● **OBJECTIVE**:
Copy out every one of the following lines word for word, leaving out the pictures.

Begin DATASET

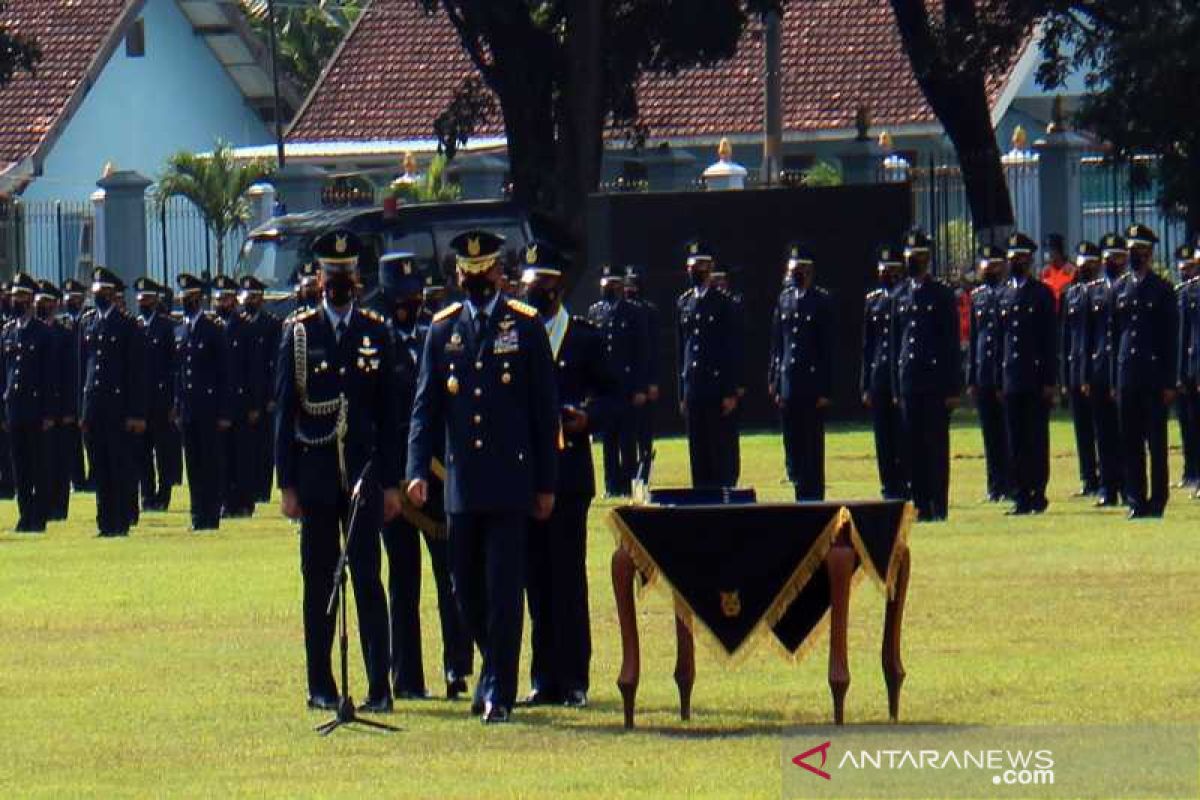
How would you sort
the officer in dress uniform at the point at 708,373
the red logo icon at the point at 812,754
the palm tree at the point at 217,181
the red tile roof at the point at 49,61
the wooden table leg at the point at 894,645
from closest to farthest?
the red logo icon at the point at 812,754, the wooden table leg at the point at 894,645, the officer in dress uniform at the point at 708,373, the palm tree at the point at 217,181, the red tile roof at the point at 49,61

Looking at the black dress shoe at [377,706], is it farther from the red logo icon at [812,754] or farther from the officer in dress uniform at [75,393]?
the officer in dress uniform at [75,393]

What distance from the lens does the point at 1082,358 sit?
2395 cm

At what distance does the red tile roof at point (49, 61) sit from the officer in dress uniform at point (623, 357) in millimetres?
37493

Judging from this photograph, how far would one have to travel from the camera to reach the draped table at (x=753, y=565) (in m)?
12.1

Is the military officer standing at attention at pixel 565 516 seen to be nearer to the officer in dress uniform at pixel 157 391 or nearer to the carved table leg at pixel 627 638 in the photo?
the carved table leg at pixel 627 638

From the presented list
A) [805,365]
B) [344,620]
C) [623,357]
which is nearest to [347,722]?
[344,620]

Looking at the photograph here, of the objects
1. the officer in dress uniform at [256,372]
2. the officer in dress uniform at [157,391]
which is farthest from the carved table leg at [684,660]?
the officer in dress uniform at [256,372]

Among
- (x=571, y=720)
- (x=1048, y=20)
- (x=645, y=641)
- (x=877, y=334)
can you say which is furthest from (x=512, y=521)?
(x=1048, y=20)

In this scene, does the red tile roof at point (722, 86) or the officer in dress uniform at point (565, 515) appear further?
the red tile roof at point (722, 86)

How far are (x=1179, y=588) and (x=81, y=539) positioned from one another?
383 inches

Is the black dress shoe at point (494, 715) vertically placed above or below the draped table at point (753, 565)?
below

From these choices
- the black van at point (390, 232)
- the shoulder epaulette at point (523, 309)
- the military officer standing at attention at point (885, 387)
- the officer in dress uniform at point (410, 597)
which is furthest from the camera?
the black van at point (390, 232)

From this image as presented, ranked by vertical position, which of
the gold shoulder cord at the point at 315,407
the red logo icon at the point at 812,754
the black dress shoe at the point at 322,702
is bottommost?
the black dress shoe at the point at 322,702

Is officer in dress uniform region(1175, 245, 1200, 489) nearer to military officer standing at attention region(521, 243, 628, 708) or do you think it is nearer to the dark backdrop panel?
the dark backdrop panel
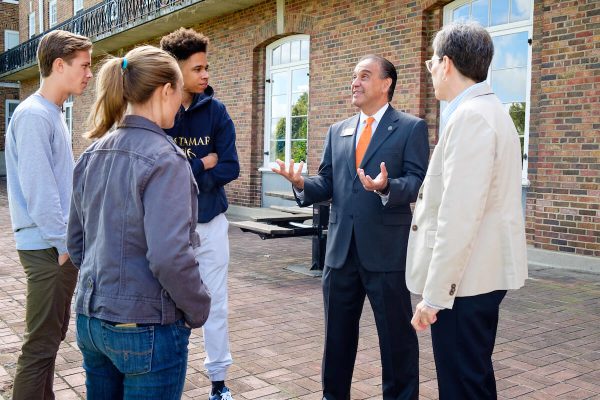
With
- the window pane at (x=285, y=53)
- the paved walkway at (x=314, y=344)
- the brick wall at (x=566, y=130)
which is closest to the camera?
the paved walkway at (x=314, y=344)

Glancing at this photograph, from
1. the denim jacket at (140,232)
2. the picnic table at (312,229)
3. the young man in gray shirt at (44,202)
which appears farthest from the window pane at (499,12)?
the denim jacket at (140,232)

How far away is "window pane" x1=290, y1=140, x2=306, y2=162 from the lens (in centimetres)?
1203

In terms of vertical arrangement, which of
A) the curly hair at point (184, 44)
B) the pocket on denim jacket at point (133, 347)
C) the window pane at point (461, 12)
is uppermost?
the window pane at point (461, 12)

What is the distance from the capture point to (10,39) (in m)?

End DATASET

● **EXPECTED ANSWER**:
How would you sort
the officer in dress uniform at the point at 708,373
the red logo icon at the point at 812,754
the palm tree at the point at 217,181
the red tile roof at the point at 49,61
the wooden table leg at the point at 894,645
from closest to farthest?
the red logo icon at the point at 812,754, the wooden table leg at the point at 894,645, the officer in dress uniform at the point at 708,373, the palm tree at the point at 217,181, the red tile roof at the point at 49,61

Looking at the black dress shoe at [377,706], is it farther from the red logo icon at [812,754] or farther from the officer in dress uniform at [75,393]?
the officer in dress uniform at [75,393]

What distance from the lens does the point at 1082,358 sit?
2395 cm

At what distance does the red tile roof at point (49, 61) sit from the officer in dress uniform at point (623, 357) in millimetres?
37493

Judging from this photograph, how far would one have to travel from the camera to reach the draped table at (x=753, y=565) (in m)?
12.1

Is the military officer standing at attention at pixel 565 516 seen to be nearer to the officer in dress uniform at pixel 157 391 or nearer to the carved table leg at pixel 627 638 in the photo?
the carved table leg at pixel 627 638

From the presented list
A) [805,365]
B) [344,620]
C) [623,357]
which is nearest to [347,722]?
[344,620]

Looking at the photograph here, of the objects
1. the officer in dress uniform at [256,372]
2. the officer in dress uniform at [157,391]
which is farthest from the carved table leg at [684,660]?
the officer in dress uniform at [256,372]

Among
- (x=571, y=720)
- (x=1048, y=20)
- (x=645, y=641)
- (x=877, y=334)
can you say which is furthest from (x=512, y=521)?
(x=1048, y=20)

In this scene, does the red tile roof at point (722, 86) or the officer in dress uniform at point (565, 515) appear further?
the red tile roof at point (722, 86)

How far are (x=1179, y=588) and (x=81, y=539) positioned from one another?
383 inches

Is the black dress shoe at point (494, 715) vertically placed above or below the draped table at point (753, 565)?
below

From these choices
- the black van at point (390, 232)
- the shoulder epaulette at point (523, 309)
- the military officer standing at attention at point (885, 387)
- the officer in dress uniform at point (410, 597)
which is furthest from the camera?
the black van at point (390, 232)

From this image as presented, ranked by vertical position, which of
the gold shoulder cord at the point at 315,407
the red logo icon at the point at 812,754
the black dress shoe at the point at 322,702
is bottommost?
the black dress shoe at the point at 322,702

Is officer in dress uniform region(1175, 245, 1200, 489) nearer to military officer standing at attention region(521, 243, 628, 708) or do you think it is nearer to the dark backdrop panel?
the dark backdrop panel
With
- the window pane at (x=285, y=53)
- the paved walkway at (x=314, y=344)
- the brick wall at (x=566, y=130)
which is closest to the camera?
the paved walkway at (x=314, y=344)

Glancing at this photograph, from
1. the denim jacket at (140,232)
2. the picnic table at (312,229)
3. the young man in gray shirt at (44,202)
which appears farthest from the window pane at (499,12)?
the denim jacket at (140,232)

How far away is "window pane" x1=290, y1=140, x2=306, y2=162 from the lens (in centimetres)?
1203

In terms of vertical arrangement, which of
A) the curly hair at point (184, 44)
B) the pocket on denim jacket at point (133, 347)
C) the window pane at point (461, 12)
is uppermost?
the window pane at point (461, 12)

What is the distance from the capture point to (10,39) (in m)?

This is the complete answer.